**Requirement 1:** Pull out every line in the records that contains the string "stem", and note that upper and lower case must match.

**Given text:**
____

As histories of Australia's failure to qualify for the VB Series finals this season begin to be written, one thing is already becoming clear

John Polack
05-Feb-2002
As histories of Australia's failure to qualify for the VB Series finals this season begin to be written, one thing is already becoming clear. That many are keen to attribute the country's third-placed finish in the competition purely to the advent of a bonus point system.
It's an argument enjoying a wave of publicity now that a range of players, commentators and followers have all been quick to lend weight to the theory.
The problem is that, while the bandwagon gathers pace, its passengers have overlooked the real reason that Australia came to end the series behind both South Africa and New Zealand.
Instead of any grave flaw in the use of bonus points, it was actually the existence of another rule that was chiefly responsible for New Zealand's progression to the finals ahead of Australia.
By the end of the series, head-to-head results represented one of the few areas in which Stephen Fleming's charges concluded the competition with a superior record to Australia. And, in short, it was the notion that these performances were given particular weight by the tournament's lawmakers which most decisively arbitrated against the home side's participation in the finals.
In order to draw distinctions between teams which scored the same amount of points in the competition, the playing conditions drafted for the VB Series first analysed the respective sides' number of wins.
Honouring the notion that these were likely to be identical in most situations, provision was then included for the consideration of head-to-head results between them.
Accordingly, it would only have been in circumstances where the sides' head-to-head results in the series were deadlocked that any consideration of the bonus points gained by each of them would have come into play.
Albeit that it is a measure which generally provide a better reflection of sides' results against each of their opponents over the course of a competition as a whole, net run rate was relegated to the status of a fourth potential tie-breaker.
Despite the fact that New Zealand possessed a worse net run rate than Australia, a worse record against South Africa, and gained no more in the way of bonus points than either of the other two teams, the priority afforded the head-to-head rule was accordingly the platform upon which the Black Caps' finals qualification was built.

____

**Information provided:**
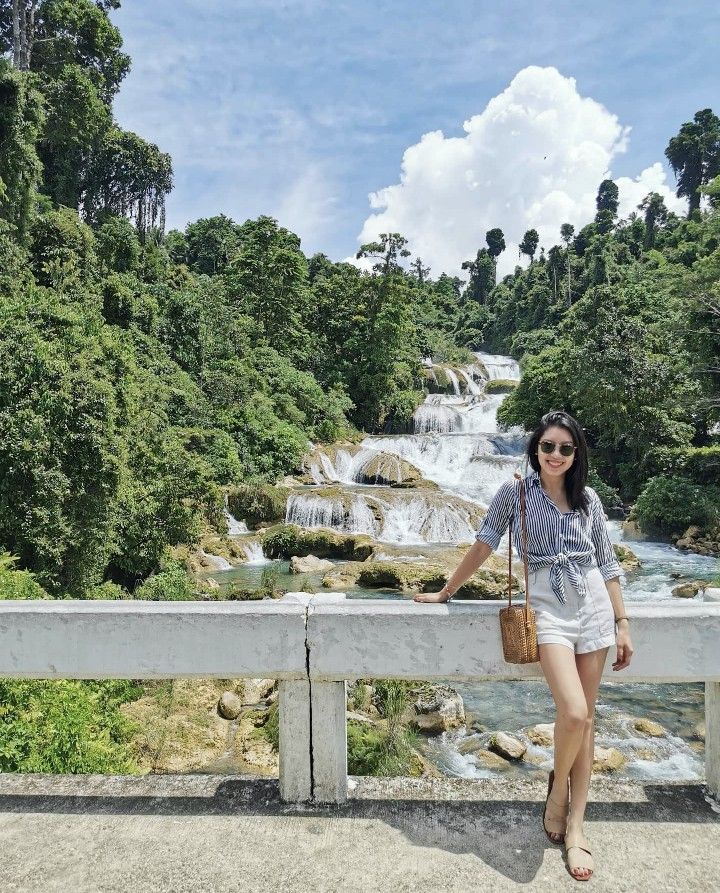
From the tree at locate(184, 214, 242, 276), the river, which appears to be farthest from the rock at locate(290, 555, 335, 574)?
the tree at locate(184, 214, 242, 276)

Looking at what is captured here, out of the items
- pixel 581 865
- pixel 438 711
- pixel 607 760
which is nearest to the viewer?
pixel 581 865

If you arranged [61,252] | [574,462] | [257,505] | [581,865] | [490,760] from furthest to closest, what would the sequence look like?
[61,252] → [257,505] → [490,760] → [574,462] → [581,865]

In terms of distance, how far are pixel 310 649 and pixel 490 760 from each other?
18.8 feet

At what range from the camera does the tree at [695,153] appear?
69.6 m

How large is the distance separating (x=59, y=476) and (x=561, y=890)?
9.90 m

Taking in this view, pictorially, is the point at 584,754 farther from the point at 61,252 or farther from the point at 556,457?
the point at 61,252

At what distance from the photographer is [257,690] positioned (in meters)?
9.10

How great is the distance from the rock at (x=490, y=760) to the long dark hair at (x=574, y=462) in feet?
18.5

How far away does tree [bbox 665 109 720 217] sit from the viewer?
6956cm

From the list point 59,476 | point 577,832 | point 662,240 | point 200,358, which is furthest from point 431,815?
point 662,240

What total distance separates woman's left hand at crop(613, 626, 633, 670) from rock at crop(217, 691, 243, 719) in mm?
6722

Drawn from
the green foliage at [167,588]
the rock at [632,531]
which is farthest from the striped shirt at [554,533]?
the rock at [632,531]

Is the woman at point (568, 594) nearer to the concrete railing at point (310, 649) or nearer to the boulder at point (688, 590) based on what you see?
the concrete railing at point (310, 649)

____

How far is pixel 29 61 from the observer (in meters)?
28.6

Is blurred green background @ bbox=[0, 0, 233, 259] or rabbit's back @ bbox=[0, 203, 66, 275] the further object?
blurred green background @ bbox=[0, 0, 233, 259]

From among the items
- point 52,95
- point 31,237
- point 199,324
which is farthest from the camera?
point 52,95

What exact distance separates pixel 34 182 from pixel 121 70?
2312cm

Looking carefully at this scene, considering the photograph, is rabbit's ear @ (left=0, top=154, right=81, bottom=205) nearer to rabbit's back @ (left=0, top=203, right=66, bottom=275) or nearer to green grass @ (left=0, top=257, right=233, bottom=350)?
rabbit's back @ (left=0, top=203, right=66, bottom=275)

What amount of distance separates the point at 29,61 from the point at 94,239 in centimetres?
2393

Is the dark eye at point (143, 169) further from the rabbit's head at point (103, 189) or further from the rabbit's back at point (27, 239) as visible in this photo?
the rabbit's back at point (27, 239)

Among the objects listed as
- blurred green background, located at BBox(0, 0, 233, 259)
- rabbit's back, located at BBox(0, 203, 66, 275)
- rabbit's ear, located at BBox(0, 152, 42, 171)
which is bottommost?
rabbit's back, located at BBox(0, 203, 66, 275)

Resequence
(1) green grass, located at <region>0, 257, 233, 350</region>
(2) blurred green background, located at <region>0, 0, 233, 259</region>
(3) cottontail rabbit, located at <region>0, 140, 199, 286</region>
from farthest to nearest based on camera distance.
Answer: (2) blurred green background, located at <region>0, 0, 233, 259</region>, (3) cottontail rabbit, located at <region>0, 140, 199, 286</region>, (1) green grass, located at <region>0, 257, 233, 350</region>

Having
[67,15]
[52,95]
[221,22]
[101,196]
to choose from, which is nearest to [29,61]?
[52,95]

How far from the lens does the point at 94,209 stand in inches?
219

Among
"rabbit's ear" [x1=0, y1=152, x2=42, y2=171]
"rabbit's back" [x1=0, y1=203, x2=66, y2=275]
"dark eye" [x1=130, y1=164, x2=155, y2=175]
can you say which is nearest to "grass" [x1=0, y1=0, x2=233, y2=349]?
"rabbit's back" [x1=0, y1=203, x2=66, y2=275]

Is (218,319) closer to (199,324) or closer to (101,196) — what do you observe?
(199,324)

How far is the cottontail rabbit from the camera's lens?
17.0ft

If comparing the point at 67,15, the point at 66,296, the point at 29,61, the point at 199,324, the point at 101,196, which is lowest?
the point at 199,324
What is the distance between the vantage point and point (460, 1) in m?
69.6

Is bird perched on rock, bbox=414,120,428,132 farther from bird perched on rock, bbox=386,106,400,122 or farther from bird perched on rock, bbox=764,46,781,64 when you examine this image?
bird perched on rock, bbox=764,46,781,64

____

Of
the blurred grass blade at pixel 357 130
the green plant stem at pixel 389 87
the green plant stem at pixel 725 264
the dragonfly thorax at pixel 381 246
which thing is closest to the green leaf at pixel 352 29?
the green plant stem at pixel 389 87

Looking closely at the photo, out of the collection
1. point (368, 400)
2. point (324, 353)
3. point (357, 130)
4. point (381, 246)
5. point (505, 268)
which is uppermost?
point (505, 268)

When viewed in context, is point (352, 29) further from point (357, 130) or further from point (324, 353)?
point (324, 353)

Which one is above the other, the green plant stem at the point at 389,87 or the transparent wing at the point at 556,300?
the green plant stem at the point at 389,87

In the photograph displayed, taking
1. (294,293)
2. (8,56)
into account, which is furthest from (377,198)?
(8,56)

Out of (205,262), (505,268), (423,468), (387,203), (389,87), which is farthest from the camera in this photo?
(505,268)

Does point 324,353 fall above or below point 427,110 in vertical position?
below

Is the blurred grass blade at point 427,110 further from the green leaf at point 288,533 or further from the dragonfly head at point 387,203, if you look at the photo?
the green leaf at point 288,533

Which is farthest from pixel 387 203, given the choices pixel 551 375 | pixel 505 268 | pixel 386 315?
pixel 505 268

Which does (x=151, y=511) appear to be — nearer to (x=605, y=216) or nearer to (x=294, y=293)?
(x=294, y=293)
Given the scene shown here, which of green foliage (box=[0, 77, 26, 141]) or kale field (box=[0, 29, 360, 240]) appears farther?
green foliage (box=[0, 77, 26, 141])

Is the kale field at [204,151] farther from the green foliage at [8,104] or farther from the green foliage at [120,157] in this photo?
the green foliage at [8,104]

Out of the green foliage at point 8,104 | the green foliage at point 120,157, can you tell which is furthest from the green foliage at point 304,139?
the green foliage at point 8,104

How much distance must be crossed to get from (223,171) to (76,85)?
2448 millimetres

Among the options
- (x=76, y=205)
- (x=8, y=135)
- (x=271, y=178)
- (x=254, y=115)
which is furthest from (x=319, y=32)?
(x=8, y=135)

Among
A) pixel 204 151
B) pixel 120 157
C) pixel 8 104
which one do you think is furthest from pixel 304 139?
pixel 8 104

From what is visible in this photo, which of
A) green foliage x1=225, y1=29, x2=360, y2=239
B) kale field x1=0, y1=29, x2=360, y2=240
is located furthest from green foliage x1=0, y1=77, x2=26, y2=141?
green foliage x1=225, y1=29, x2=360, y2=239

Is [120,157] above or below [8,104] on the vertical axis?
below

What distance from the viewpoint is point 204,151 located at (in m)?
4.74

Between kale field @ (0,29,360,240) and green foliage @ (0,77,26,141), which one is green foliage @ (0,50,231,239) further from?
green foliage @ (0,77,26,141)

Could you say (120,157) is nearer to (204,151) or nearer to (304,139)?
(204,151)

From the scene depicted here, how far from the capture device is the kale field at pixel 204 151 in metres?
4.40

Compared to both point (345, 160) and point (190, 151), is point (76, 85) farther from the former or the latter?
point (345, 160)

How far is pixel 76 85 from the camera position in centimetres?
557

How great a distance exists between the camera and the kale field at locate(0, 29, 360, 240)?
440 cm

____

**Requirement 2:** Carry on the article about Australia missing the VB Series finals, starting right after its last sentence.

**Final answer 1:**
the green plant stem at pixel 389 87
the green plant stem at pixel 725 264
the green plant stem at pixel 389 87
Which one is above the other, the green plant stem at the point at 389,87 or the transparent wing at the point at 556,300?
the green plant stem at the point at 389,87

**Final answer 2:**
The home team lost three of its four matches against New Zealand, so ensuring that its failure to qualify for the finals was far from exclusively due to the use of bonus points for the first time in the history of one-day internationals in Australia.
If the head-to-head rule had been given less emphasis in the playing conditions in the tournament, then the likelihood is that Australia would have progressed to the finals ahead of their trans-Tasman cousins. It would also have rendered needless New Zealand's decision to hand over a bonus point to South Africa in the much-discussed penultimate match of the series.
The application of the bonus point system to the one-day international arena occurred five months ago, following its successful introduction in domestic limited-overs cricket in Australia the previous year.
It has now been used in each of four one-day international tournaments.
By rewarding sides batting second for overhauling targets quickly and sides bowling second for dismissing their opponents cheaply, it has generally been depicted as a success in promoting more attacking cricket. And in maintaining greater interest in the finish of matches that would previously have dawdled their way toward lopsided conclusions.
To target it as the villain in Australia's unhappy end to the series would be to devalue its contribution to the promotion of more excitement.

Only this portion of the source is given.